§ **Ausgewählter Text**

5Die Rechtsbeschwerde ist infolge ihrer Zulassung durch das Beschwerdegericht nach § 78 Abs. 1 GBO statthaft und auch im Übrigen gemäß § 78 Abs. 3 GBO i.V.m. § 71 FamFG zulässig. Sie ist jedoch unbegründet. Zu Recht hat das Beschwerdegericht es abgelehnt, das Grundbuchamt zur Löschung der Grundschuld anzuweisen.
61. Zutreffend nimmt das Beschwerdegericht an, dass die Eintragung der Grundschuld zugunsten der Nacherben der Erblasserin inhaltlich zulässig und daher nicht gemäß § 53 Abs. 1 Satz 2 GBO zu löschen ist.
7a) Nach dieser Vorschrift darf eine Grundbucheintragung von Amts wegen nur gelöscht werden, wenn sie sich nach ihrem Inhalt als unzulässig erweist. Inhaltlich unzulässig im Sinne des § 53 Abs. 1 Satz 2 GBO ist eine Eintragung, die ihrem - gegebenenfalls durch Auslegung zu ermittelnden - Inhalt nach einen Rechtszustand oder -vorgang verlautbart, den es nicht geben kann, oder wenn sie etwas Widersprüchliches verlautbart und ihre Bedeutung auch bei zulässiger Auslegung nicht ermittelt werden kann; ebenfalls als nach ihrem Inhalt unzulässig ist eine Eintragung anzusehen, die ein an sich eintragungsfähiges Recht mit einem gesetzlich nicht erlaubten Inhalt verlautbart. Dabei muss sich die Unzulässigkeit aus dem Eintragungsvermerk selbst oder den zulässig in Bezug genommenen Eintragungsunterlagen ergeben (stRspr., vgl. etwa Senat, Beschluss vom - V ZB 26/23, WM 2025, 819 Rn. 20; Beschluss vom - V ZB 52/20, FGPrax 2022, 49 Rn. 48 jeweils mwN).
8b) Inhaltlich unzulässig sind demnach unter anderem Grundbucheinträge, die zwar - wie hier in Form einer Grundschuld - ein an sich eintragungsfähiges Recht verlautbaren, jedoch als Berechtigten einen nicht grundbuchfähigen Träger ausweisen (vgl. BeckOK GBO/Holzer [], § 53 Rn. 63; Bauer/Schaub/Bauer, GBO, 5. Aufl., § 53 Rn. 66). Das ist etwa der Fall, wenn zugunsten eines Berechtigten ein Recht eingetragen ist, dessen Erwerb ihm abstrakt-generell aus materiell-rechtlichen Gründen nicht möglich ist; mangels Erwerbsfähigkeit fehlt dem Berechtigten in diesen Fällen die erforderliche Grundbuchfähigkeit (vgl. Bauer/Schaub/Kilian, GBO, 5. Aufl., § 19 Rn. 74; Meikel, GBV, 11. Aufl., Vorbem. Rn. 161; differenzierend Bauer/Schaub/Bauer, GBO, 5. Aufl., § 13 Rn. 26).

§ **Arbeitsauftrag**
Beantworten Sie anhand des ausgewählten Texts:
1. Nach welcher Vorschrift ist die Rechtsbeschwerde infolge ihrer Zulassung durch das Beschwerdegericht statthaft?
2. Woraus muss sich die inhaltliche Unzulässigkeit einer Eintragung ergeben?
3. Was fehlt einem Berechtigten mangels Erwerbsfähigkeit?

§ **Gezeigtes Material**
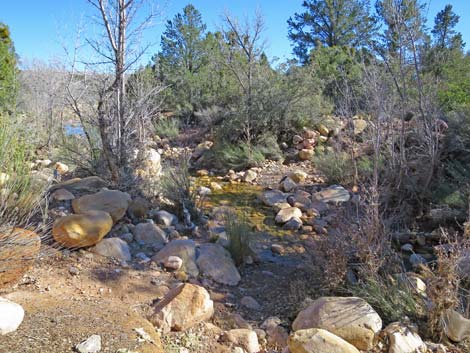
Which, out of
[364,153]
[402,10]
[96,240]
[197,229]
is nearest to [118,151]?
[197,229]

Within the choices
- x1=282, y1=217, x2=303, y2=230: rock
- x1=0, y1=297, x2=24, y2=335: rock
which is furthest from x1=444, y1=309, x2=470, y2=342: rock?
x1=282, y1=217, x2=303, y2=230: rock

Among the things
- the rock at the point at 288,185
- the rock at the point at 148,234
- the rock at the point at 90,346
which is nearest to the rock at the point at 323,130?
the rock at the point at 288,185

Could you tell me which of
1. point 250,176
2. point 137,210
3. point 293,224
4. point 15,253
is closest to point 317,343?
point 15,253

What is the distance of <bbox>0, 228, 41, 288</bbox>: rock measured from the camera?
2.25 m

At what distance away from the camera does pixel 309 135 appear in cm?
888

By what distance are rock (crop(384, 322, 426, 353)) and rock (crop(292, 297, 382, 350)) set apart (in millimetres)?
90

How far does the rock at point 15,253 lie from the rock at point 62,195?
160 centimetres

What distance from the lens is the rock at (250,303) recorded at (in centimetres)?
287

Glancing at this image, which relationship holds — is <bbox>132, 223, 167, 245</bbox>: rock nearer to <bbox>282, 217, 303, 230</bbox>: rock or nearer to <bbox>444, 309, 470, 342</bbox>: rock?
<bbox>282, 217, 303, 230</bbox>: rock

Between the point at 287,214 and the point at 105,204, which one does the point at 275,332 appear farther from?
the point at 287,214

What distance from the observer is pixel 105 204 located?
12.3 feet

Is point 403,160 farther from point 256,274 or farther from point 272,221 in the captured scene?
point 256,274

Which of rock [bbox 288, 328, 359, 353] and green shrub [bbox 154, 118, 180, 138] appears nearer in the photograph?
rock [bbox 288, 328, 359, 353]

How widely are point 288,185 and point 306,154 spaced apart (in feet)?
6.57
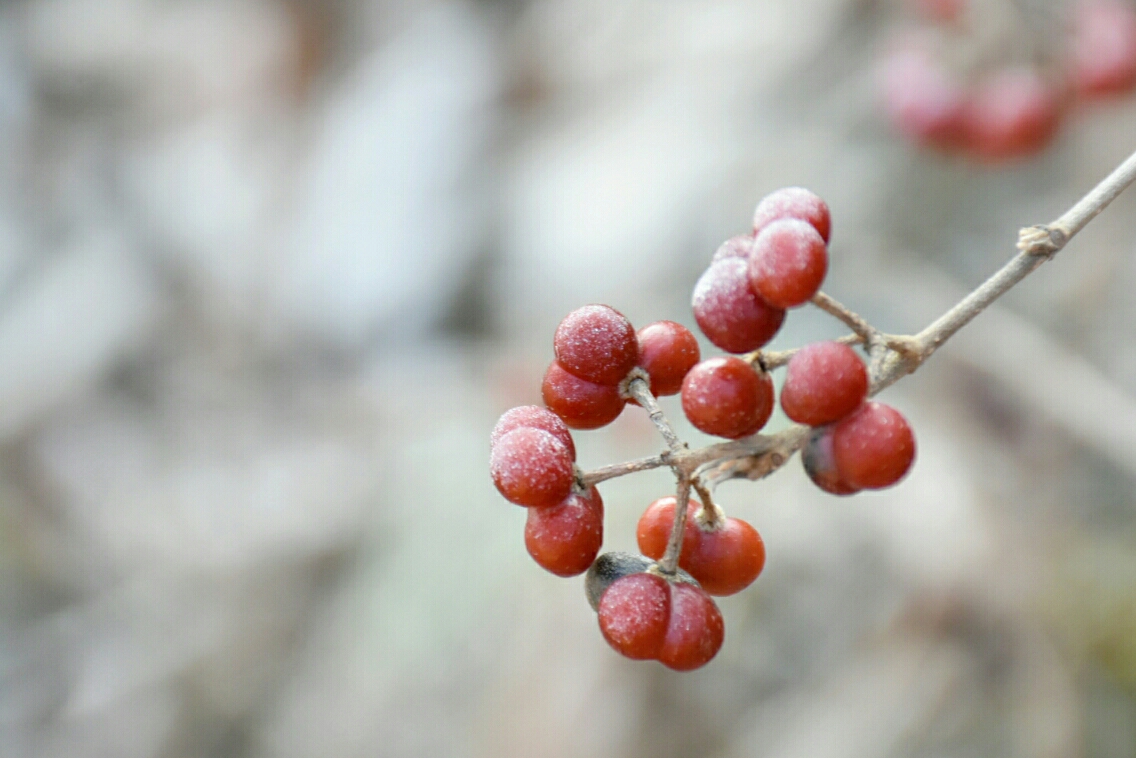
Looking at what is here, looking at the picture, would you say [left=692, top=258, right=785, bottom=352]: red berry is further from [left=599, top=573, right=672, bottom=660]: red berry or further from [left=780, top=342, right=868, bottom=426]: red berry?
[left=599, top=573, right=672, bottom=660]: red berry

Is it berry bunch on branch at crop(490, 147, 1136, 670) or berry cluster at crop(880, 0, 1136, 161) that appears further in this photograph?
berry cluster at crop(880, 0, 1136, 161)

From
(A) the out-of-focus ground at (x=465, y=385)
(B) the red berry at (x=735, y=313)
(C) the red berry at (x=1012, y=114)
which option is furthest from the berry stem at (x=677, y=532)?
(C) the red berry at (x=1012, y=114)

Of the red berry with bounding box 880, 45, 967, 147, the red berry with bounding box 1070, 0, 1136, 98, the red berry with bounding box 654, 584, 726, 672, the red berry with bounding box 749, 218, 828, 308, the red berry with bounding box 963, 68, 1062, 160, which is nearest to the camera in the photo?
the red berry with bounding box 749, 218, 828, 308

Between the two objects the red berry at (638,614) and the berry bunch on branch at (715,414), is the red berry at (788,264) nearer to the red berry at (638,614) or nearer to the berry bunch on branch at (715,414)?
the berry bunch on branch at (715,414)

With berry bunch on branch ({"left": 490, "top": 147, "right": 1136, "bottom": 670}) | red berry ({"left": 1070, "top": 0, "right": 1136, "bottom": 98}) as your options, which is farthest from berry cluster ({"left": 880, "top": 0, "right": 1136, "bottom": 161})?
berry bunch on branch ({"left": 490, "top": 147, "right": 1136, "bottom": 670})

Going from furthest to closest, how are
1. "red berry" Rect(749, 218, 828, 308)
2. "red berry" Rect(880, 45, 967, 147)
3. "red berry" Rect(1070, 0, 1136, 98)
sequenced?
"red berry" Rect(880, 45, 967, 147)
"red berry" Rect(1070, 0, 1136, 98)
"red berry" Rect(749, 218, 828, 308)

§ **Lösung**
1. Nach § 78 Abs. 1 GBO.
2. Aus dem Eintragungsvermerk selbst oder aus den zulässig in Bezug genommenen Eintragungsunterlagen.
3. Die erforderliche Grundbuchfähigkeit.